Malang, 21 Agustus 2015
4 tahun lalu tepatnya ditahun 2011 aku duduk dibangku
Sekolah Menengah Atas (SMA). Setiap 2 minggu sekali diadakan praktek renang
dikelas olahraga. Aku siswi dikelas X-2 mendapat jadwal renang hari kamis
berbarengan dengan kelas X-4. Antara siswa dan siswi dibedakan jadwalnya karena
sekolahku meski bukan berlatar belakang sekolah islam namun para siswinya
diwajibkan untuk memakai jilbab dan setiap hari aktifitas disekolah nggak jauh sama
yang berbau-bau islami tapi
tetep aja
guru olahraganya laki-laki. Setelah bel 4 kali berbunyi, menandakan jam sekolah
hari itu usai. Setiba dirumah aku menyiapkan pakaian renang lalu makan meski
sedikit untuk menambah asupan energi agar terhindar dari kelelahan saat
berenang.
Setelah berpamitan, aku memacu motor yang setia
menemaniku setiap pagi berangkat sekolah. Waktu tempuh dari rumah ke tempat
pemandian sekitar 25 menit jika jalanan tidak macet. Teman-teman sudah pada
antri di loket saat aku tiba disana. Dengan membayar tarif sebesar Rp.8.000 harga
yang dipatok bagi pelajar, sudah dapat
menikmati wahana yang ada. Terdapat 3 bagian utama kolam renang. Satu lokasi
khusus dewasa dan sering dijadikan untuk tes renang para siswa sekolah maupun
les renang oleh beberapa orang, satu lokasi dilengkapi wahana seluncur setinggi
7 meter dan satu lagi khusus bagi anak-anak dengan wahana air mancur, miniatur
delman serta seluncur yang pastinya ketinggian disesuaikan dengan tinggi
anak-anak.
Pak
Wiryo sudah tiba lebih dulu maka beliau memberi arahan supaya kami segera
bergegas ganti pakaian renang dan melakukan pemanasan. Memang pemanasan sangat
diperlukan sebelum berenang agar otot-otot tidak kaku yang dapat memicu kram.
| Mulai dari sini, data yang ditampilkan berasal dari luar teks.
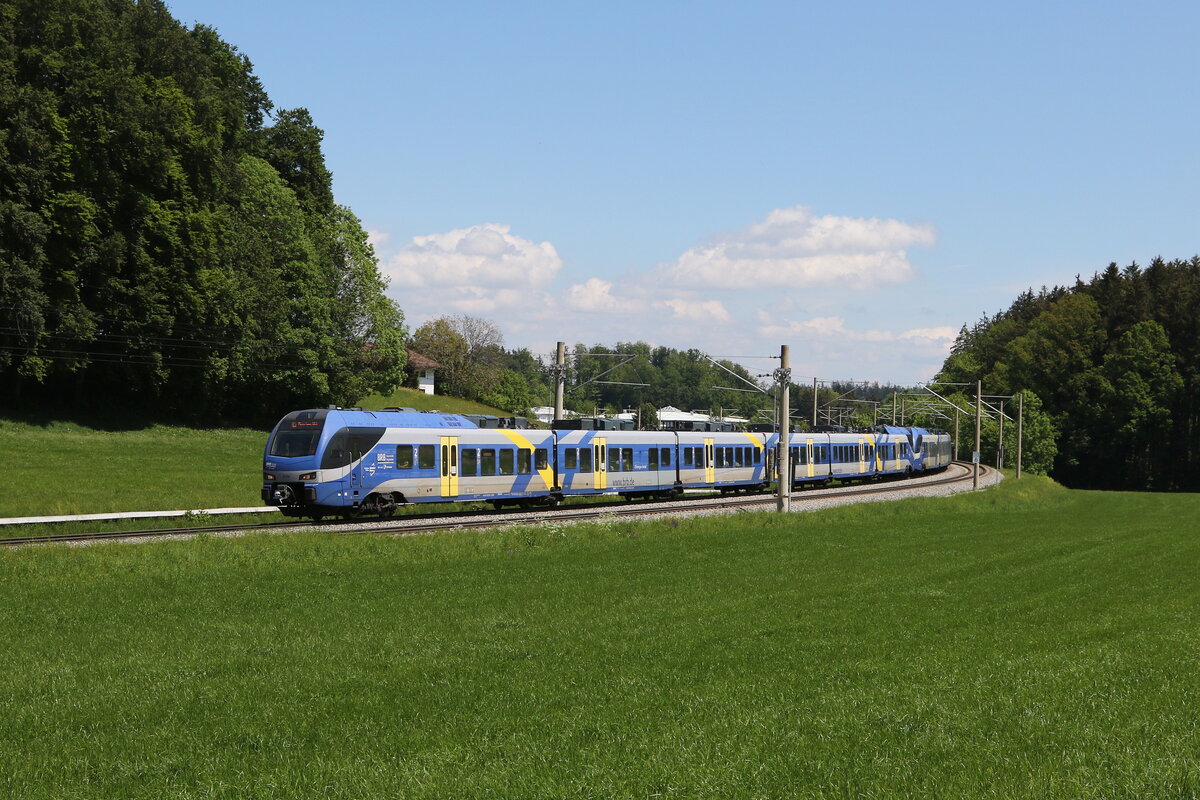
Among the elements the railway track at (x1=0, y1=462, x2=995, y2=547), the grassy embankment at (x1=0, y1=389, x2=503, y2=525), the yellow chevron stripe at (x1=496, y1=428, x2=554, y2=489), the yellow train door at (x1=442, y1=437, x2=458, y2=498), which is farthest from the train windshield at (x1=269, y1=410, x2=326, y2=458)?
the yellow chevron stripe at (x1=496, y1=428, x2=554, y2=489)

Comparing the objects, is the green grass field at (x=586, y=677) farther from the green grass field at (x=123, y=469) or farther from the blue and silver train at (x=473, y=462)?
the green grass field at (x=123, y=469)

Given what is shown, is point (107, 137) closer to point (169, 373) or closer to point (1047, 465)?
point (169, 373)

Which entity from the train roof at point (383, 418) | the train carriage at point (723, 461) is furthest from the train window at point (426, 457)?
the train carriage at point (723, 461)

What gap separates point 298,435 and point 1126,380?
97042mm

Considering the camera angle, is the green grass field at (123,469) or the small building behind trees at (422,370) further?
the small building behind trees at (422,370)

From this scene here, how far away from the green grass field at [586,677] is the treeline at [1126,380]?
9389 centimetres

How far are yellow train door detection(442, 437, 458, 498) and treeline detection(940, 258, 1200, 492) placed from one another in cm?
9042

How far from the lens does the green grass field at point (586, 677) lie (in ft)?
28.8

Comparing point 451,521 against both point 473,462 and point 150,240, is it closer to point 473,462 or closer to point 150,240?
point 473,462

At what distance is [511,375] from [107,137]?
81.6 meters

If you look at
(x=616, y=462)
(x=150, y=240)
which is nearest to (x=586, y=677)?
(x=616, y=462)

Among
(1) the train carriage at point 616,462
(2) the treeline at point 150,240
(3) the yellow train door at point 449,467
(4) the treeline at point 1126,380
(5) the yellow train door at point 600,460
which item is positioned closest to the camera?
(3) the yellow train door at point 449,467

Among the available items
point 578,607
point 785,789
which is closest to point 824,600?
point 578,607

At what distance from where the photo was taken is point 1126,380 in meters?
109
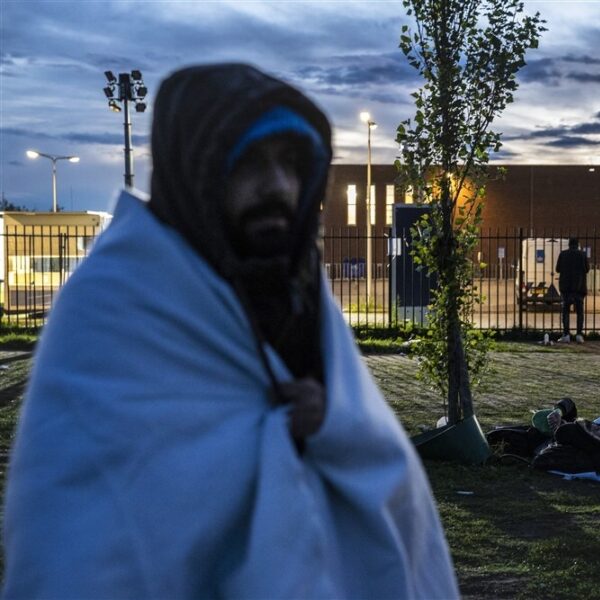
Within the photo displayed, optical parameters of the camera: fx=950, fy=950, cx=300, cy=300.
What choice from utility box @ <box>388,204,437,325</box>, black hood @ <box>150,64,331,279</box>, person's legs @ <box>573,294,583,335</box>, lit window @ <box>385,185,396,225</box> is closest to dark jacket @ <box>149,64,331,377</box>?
black hood @ <box>150,64,331,279</box>

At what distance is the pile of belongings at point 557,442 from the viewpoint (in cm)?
687

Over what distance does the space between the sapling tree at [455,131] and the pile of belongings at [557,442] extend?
0.41 metres

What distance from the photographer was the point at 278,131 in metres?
1.50

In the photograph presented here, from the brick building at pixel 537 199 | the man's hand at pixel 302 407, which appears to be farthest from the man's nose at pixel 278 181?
the brick building at pixel 537 199

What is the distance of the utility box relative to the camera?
56.4 ft

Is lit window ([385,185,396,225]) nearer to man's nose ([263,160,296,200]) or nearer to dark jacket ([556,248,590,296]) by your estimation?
dark jacket ([556,248,590,296])

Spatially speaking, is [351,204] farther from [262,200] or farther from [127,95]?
[262,200]

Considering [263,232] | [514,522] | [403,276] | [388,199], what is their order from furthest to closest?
[388,199]
[403,276]
[514,522]
[263,232]

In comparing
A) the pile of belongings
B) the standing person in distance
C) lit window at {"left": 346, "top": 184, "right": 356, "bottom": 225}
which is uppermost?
lit window at {"left": 346, "top": 184, "right": 356, "bottom": 225}

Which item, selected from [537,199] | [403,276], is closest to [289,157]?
[403,276]

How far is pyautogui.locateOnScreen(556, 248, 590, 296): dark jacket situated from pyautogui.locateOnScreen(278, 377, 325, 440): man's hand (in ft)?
51.9

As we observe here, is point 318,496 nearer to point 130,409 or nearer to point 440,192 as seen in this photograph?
point 130,409

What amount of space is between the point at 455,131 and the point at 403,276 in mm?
9855

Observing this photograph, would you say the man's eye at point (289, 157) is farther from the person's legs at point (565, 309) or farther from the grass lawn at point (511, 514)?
the person's legs at point (565, 309)
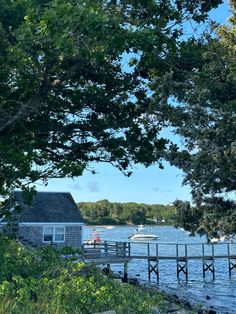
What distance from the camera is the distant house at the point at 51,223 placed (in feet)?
123

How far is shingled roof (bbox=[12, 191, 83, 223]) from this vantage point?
124 ft

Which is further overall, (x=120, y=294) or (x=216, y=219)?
(x=216, y=219)

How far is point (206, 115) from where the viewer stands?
543 inches

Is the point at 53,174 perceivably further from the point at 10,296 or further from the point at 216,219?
the point at 10,296

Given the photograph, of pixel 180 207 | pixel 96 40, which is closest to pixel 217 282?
pixel 180 207

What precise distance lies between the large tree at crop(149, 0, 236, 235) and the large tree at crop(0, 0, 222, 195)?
616 millimetres

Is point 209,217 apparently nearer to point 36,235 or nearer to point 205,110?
point 205,110

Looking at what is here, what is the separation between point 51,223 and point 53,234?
3.06ft

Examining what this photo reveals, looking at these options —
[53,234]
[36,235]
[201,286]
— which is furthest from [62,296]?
[201,286]

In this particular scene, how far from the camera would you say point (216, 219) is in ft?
49.6

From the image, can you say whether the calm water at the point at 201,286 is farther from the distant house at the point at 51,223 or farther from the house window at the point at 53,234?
the house window at the point at 53,234

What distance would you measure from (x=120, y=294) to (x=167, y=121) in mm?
8019

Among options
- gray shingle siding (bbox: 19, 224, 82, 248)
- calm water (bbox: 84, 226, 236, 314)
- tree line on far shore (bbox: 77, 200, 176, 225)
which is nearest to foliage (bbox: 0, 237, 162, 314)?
calm water (bbox: 84, 226, 236, 314)

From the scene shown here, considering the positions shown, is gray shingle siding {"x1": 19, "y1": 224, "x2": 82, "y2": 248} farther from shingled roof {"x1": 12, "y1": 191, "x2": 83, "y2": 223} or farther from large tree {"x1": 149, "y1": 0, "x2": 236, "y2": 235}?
large tree {"x1": 149, "y1": 0, "x2": 236, "y2": 235}
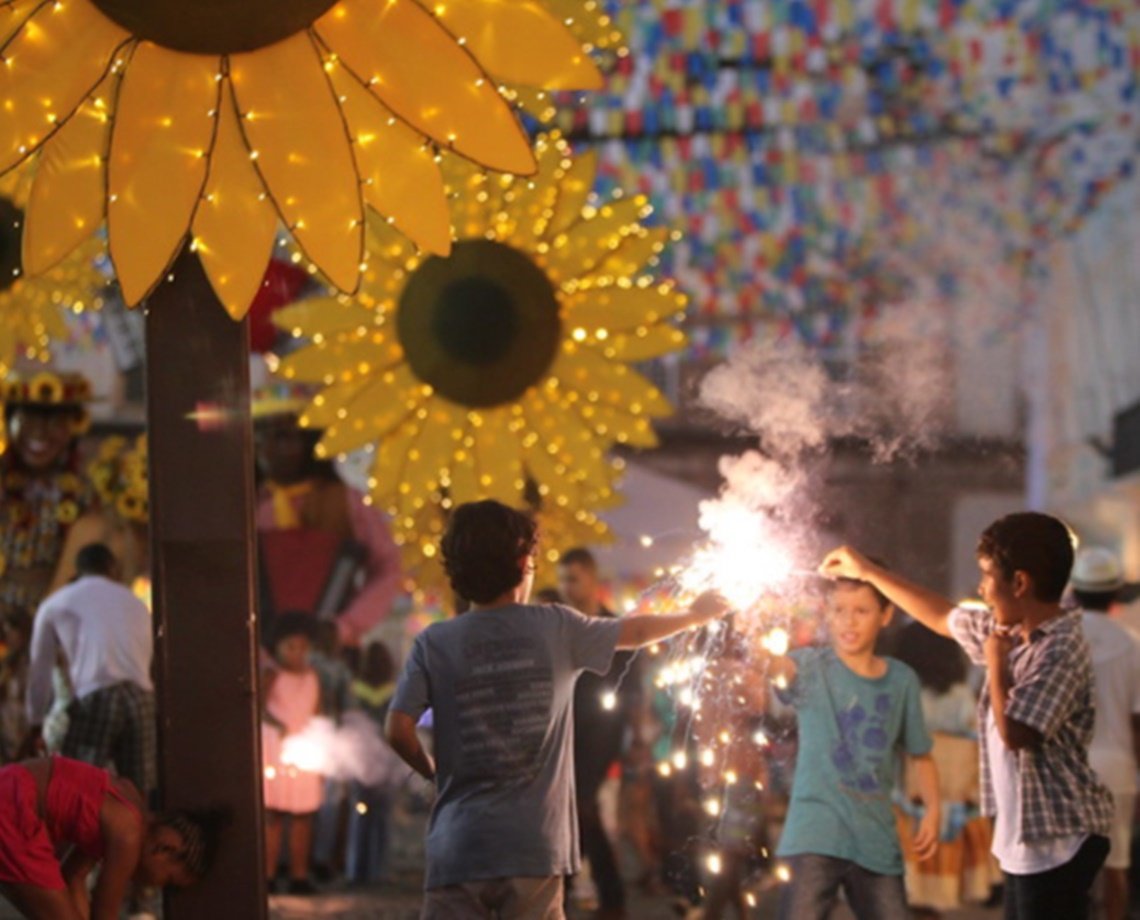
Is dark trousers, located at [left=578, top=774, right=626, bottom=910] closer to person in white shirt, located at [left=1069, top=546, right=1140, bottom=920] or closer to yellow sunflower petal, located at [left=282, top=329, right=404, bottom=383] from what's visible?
person in white shirt, located at [left=1069, top=546, right=1140, bottom=920]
Sekitar 10 menit pemanasan, kami mulai menceburkan diri ke air. Jujur aku orang
yang nggak bisa renang kecuali gaya punggung. Itupun jika lama nggak pernah
berenang ya harus berlatih lagi. Kalau biasanya yang di teskan gaya bebas maka
terlihat bukan gaya sebenarnya yang aku lakukan, justru mirip kucing berenang
dengan kepala mendongak sewaktu nyemplung di air. Glagepan istilah jawanya. Beruntungnya pak Wiryo memperbolehkan
kami untuk memilih gaya yang dikuasai. “Gaya batu kali boleh apa nggak ya?”
Begitu pikirku.
Teman-temanku
banyak yang jago renang, ketauan banget kalau masa kecilnya sering lumban (berenang) dikali. Nggak butuh
waktu lama untuk menguji pada yang sudah jago, nah kini giliran yang punya
trauma dengan tenggelam biasanya sedikit ragu setiap mau mulai meluncur. Aku
sudah 1 jam mengepak-epakkan kakiku dipinggir kolam untuk melatih gerakan kaki,
lebih dulu tes cepet selesai. Ok dan akhirnya aku nekad juga, mulai posisi
terlentang dan siap meluncur. Renangnya harus bolak-balik ditambah lagi yang
diambil sisi panjang kolam. Sungguh perjalanan yang tiada berujung.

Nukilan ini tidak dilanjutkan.